Employing people in Aberdeen is also central to most things Jeanette does.

PCL employs dozens of staff in itself, but it’s not her only venture.

“I’ve also invested heavily in other businesses in sectors that I knew nothing about, for instance, with Grape and Grain (Aberdeen’s upmarket wine bar).

“For me, entrepreneurship is about creating jobs. It’s about being able to create jobs that grow the economy and change people’s lives.

“There are other technology companies getting off the ground, but none that have the history or success story of PCL. It’s been a very tough journey, but I would not change it for anything as with every hard-knock, it is what you learned from the experience that matters.

“I see the company in another 10 years, when I’m perhaps not at the helm, progressing under the people that I’ve got here.

“I tend to call them my technical geniuses, because each and every one of them has his or her own strength or weakness which creates a very diverse team.

You don’t have to look any further than the Forbes name for that succession. “My two children work for me and I’m incredibly proud of them.
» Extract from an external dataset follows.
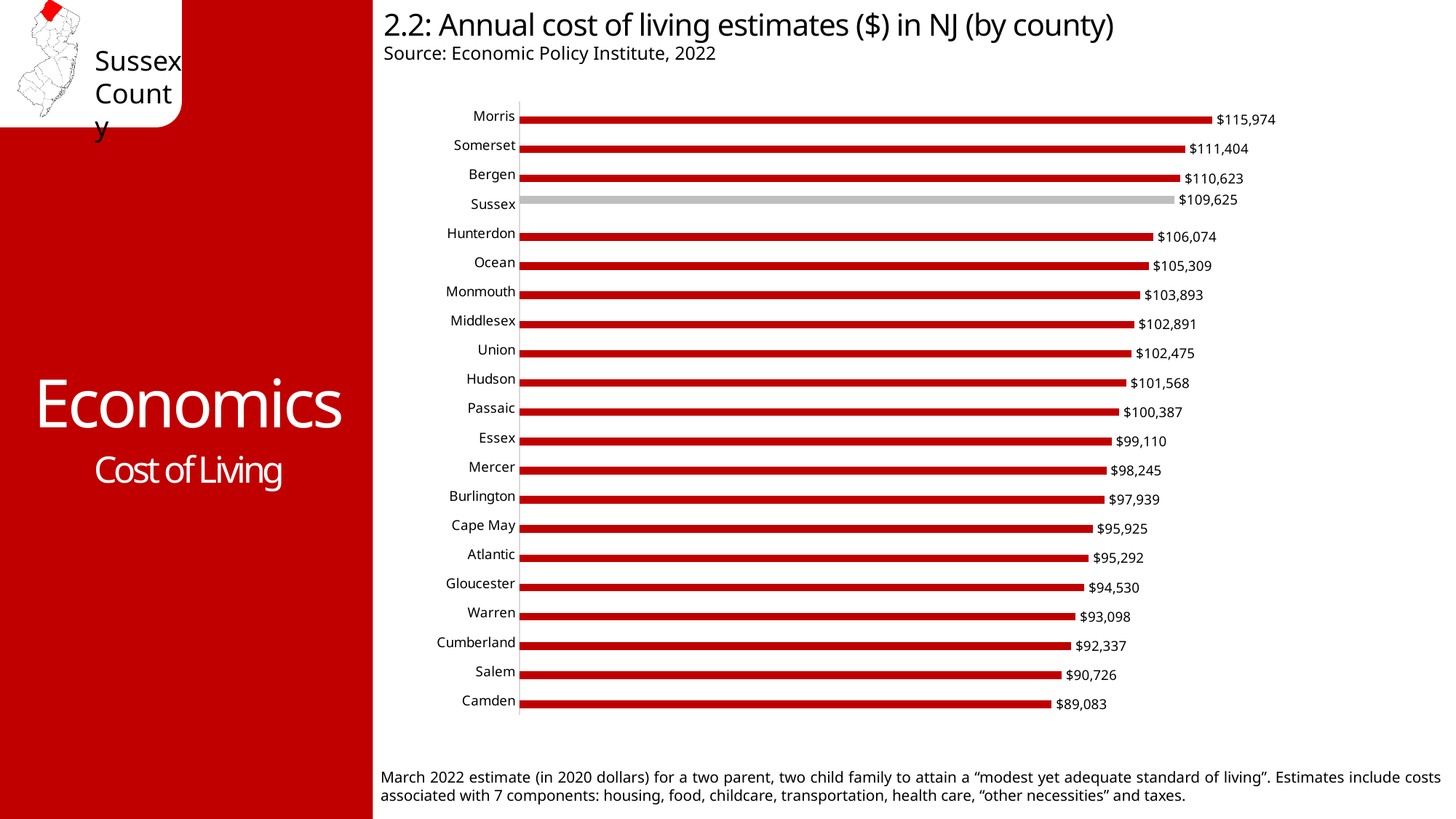
Which county has a higher cost of living estimate, Salem or Cumberland? Cumberland What is the annual cost of living estimate for Cape May County? $95,925 Which county's bar is shown in gray rather than red? Sussex What is the annual cost of living estimate for Sussex County? $109,625 How many counties are shown in the chart? 21 Which county has the lowest annual cost of living estimate? Camden What type of chart is used to show the annual cost of living estimates? Bar chart Which county has a higher cost of living estimate, Ocean or Monmouth? Ocean What is the difference between the cost of living estimates for Morris and Camden counties? $26,891 What is the difference between the cost of living estimates for Sussex and Warren counties? $16,527 What is the annual cost of living estimate for Hunterdon County? $106,074 Which county has the highest annual cost of living estimate? Morris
Chris is the Operations Director and Joanne the Finance Director.”

The pride Jeanette has for her staff extends beyond just her children too, no-one is treated any differently, family member or not.

“Adam Wilson, who came to us and spoke to us when he had Live Evolution, asked: ‘how can you help us?’

“He said it was the Chamber who told him to come and speak to the PCL group.

“We’d actually started to move into that area in ourselves. We were already installing screens, and monitors, so it wasn’t something that was new to us.

“My son, Chris, and Adam had a conversation and then they approached myself.

“It sounded like a perfect fit and look at him now. I am so proud of this guy when I look at what he’s doing with his team, and how he’s developing it and he’s really engaged with it. He’s really embraced the fact that he can do this.”

After recently returning to Aberdeen from Pakistan where she is the Scottish Chambers of Commerce Ambassador to Pakistan, there really is no grass growing beneath her feet and she continues to take Scotland and Aberdeen to the world.

“We need to look much further now if we want our economy and people to grow in a world full of opportunity, diversity and culture and this is a great way to start any next business chapter,” she added.
While Jeanette’s love and passion for PCL continues to grow, it’s her governmental role where she sees her future.

“I don’t think, in the next five years, I’ll be running PCL. I would like to get more into governmental stuff, where I am somebody that’s bringing business to Scotland or bringing business to Aberdeen.
“Do I still get excited by technology? You want to bet I do.

“I really enjoy the challenges, I’m always very interested in innovation but I think from where I see myself with the remit for Pakistan, it’s something I can really work hard at.

“I would love to be able to see people coming here, putting down roots here, bringing investment here, creating jobs here.”